24 sites reserved for public housing sold to developers, says report
Despite long queues for public housing and a shortage of land, 24 plots of land originally reserved for public housing were returned to the government between 2001 and 2013 and eventually sold to developers or converted to other uses.
A report released by the Legislative Council Public Accounts Committee yesterday - based on the Director of Audit's report released in April - expressed "grave concern and alarm" over the government's "wavering housing policy".
"We criticise the decision, especially when the need for public housing is so great," said committee member Alan Leong Ka-kit.
According to the audit report, the 24 public housing redevelopment sites were returned to the government for "other uses to tie in with local development needs" and to "fully utilise the economic benefits of individual prime sites".
However, the report also stated that the sites were already formed and primed for immediate public housing construction.
Despite the government's pledge to retain sites created by the demolition of old public housing estates, the Housing Authority still returned three sites to the government in 2013, the report said.

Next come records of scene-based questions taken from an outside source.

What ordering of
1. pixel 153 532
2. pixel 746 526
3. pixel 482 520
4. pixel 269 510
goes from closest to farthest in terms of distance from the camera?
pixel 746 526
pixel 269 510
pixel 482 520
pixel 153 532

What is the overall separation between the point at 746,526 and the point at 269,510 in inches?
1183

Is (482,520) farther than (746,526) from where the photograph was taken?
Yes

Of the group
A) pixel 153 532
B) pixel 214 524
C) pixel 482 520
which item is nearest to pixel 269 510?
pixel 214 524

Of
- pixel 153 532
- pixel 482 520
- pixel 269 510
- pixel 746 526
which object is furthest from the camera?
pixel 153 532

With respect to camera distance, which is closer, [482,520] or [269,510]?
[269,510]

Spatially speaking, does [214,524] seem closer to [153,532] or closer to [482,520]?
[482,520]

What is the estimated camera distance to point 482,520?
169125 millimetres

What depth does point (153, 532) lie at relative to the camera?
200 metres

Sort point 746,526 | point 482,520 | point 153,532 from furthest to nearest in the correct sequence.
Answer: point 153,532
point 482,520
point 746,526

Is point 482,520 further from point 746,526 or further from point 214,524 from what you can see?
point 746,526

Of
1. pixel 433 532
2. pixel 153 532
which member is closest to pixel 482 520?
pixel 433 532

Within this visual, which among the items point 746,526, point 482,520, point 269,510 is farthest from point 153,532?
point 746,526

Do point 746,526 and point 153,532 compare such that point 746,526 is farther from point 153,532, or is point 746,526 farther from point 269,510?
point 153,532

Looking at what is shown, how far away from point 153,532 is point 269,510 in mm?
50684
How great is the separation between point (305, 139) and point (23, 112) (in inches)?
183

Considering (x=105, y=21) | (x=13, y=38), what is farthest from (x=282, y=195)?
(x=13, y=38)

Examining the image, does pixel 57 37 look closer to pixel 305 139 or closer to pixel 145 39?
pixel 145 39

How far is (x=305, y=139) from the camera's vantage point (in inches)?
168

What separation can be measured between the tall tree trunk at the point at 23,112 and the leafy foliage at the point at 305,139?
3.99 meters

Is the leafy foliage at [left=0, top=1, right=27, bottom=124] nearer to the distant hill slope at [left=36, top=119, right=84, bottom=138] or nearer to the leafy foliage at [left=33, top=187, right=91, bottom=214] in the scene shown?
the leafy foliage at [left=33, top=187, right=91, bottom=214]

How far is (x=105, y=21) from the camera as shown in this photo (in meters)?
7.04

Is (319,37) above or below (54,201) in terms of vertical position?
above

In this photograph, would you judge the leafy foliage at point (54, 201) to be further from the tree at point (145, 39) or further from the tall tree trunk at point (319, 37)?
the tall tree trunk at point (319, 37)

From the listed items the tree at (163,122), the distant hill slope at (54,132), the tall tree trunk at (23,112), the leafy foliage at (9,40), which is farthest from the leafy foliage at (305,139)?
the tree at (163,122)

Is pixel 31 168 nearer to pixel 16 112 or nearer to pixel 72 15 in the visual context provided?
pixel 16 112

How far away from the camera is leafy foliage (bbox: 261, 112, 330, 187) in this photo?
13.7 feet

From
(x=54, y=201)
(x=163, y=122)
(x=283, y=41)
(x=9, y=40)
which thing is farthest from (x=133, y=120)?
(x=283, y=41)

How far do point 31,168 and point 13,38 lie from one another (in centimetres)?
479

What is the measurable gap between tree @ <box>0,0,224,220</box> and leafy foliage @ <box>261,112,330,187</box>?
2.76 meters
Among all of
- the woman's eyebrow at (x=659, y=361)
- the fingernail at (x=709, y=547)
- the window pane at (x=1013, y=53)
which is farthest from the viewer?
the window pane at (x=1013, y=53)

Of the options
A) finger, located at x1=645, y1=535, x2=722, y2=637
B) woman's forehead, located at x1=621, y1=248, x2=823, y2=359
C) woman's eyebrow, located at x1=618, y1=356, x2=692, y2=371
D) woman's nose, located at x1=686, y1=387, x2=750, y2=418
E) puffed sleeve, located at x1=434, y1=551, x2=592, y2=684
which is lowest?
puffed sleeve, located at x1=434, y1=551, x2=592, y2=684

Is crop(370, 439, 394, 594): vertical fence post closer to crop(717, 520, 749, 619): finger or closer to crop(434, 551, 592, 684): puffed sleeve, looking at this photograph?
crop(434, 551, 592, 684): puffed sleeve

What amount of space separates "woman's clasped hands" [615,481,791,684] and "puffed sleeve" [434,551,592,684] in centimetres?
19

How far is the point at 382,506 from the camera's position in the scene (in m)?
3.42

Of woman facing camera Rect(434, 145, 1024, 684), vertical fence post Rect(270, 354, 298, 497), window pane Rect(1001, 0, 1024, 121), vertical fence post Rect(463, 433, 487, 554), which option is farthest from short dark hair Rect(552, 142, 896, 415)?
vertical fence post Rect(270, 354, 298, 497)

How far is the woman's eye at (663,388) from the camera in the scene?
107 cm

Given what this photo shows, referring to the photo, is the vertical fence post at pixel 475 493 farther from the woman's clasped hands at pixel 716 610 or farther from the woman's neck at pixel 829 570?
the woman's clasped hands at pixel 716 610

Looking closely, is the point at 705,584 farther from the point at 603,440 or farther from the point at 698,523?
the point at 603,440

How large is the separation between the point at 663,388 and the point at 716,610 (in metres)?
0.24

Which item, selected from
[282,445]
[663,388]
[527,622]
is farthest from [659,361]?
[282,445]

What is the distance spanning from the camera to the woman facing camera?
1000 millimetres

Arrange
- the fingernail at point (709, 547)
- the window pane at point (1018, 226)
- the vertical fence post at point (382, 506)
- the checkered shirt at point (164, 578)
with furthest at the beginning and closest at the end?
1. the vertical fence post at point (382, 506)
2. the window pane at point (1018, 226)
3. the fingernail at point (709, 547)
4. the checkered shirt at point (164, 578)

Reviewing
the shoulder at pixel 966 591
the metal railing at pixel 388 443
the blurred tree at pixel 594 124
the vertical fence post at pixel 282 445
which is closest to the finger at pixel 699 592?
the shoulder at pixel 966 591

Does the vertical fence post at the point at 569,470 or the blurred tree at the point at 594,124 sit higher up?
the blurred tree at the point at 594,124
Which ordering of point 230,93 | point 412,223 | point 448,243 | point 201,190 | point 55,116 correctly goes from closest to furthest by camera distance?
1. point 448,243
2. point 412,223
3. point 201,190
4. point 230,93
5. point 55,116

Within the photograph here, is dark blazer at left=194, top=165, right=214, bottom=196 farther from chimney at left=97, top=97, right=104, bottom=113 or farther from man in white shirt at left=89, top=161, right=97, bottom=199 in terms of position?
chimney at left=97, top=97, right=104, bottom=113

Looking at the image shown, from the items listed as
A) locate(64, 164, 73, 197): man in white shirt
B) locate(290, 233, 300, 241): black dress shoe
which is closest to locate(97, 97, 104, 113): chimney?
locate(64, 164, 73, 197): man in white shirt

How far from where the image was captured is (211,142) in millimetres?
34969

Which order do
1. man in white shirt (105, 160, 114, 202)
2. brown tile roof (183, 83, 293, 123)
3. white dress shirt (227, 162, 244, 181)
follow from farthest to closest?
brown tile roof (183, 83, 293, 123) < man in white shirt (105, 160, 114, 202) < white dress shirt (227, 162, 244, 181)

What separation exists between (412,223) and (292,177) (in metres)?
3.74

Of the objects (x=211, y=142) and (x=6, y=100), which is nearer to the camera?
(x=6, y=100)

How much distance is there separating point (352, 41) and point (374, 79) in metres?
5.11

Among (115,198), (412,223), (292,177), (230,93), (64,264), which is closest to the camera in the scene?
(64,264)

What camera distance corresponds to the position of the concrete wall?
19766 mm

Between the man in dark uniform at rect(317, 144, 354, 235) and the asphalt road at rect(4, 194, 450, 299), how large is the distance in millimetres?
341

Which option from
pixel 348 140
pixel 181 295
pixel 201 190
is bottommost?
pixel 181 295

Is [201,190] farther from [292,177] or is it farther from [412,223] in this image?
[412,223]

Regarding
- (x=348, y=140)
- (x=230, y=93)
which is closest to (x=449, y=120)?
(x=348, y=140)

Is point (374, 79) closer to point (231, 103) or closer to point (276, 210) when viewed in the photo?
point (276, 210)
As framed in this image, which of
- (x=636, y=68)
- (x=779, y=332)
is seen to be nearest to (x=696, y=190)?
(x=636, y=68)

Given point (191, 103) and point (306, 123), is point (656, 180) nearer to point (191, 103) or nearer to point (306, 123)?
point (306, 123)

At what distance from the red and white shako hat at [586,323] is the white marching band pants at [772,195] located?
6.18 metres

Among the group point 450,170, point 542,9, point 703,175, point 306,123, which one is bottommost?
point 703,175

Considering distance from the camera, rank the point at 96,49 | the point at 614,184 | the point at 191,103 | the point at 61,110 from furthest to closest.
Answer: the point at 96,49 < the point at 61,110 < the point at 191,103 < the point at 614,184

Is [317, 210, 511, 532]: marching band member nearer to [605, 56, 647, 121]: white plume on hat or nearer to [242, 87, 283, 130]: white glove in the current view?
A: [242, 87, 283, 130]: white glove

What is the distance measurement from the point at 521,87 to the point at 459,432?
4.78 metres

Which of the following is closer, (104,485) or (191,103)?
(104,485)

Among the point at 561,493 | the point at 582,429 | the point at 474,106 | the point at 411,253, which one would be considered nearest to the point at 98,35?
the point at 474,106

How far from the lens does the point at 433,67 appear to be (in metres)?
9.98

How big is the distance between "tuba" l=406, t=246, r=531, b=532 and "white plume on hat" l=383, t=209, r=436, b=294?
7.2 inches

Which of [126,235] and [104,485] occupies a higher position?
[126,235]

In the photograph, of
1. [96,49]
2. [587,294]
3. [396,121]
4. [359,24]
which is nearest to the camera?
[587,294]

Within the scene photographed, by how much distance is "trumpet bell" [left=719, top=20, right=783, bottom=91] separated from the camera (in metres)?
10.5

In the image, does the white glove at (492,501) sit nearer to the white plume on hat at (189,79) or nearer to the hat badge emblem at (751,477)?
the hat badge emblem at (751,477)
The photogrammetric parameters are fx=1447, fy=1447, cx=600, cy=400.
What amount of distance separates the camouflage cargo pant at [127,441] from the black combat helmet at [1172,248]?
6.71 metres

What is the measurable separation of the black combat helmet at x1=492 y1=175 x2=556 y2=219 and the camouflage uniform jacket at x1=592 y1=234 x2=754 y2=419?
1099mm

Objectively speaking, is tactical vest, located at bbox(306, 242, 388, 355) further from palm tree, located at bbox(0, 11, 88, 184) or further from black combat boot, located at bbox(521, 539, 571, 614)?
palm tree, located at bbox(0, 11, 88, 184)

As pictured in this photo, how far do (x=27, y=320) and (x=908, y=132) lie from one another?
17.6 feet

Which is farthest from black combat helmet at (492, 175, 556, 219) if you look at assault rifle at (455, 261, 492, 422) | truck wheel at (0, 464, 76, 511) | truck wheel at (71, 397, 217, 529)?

Leong said the committee also criticised the fact that the government still has not identified sufficient sites to reach the public housing production target of 200,000 flats by 2022. Land for 179,000 flats has been identified, but the government was short by 21,000.
"The housing problem of the underprivileged has not been adequately addressed as it should have been, due to the failures of the Hong Kong Housing Authority and the Housing Department to secure sufficient land for public housing development," said Abraham Razack, chairman of the committee.
The secretary for development stated in public hearings before the report was published that the decisions were made due to a "host of factors", and the government pledged to provide sufficient land in return to meet production targets.
The Housing Authority also spent around HK$209 million from 2011 to 2013 on site formation and reclamation of land that was ultimately returned to the government, and development costs were written off.
The committee's report also expressed concern about the slow rate of building new public housing, and echoed the audit report's call for a higher 10-year target of 470,000 flats for new public and private housing.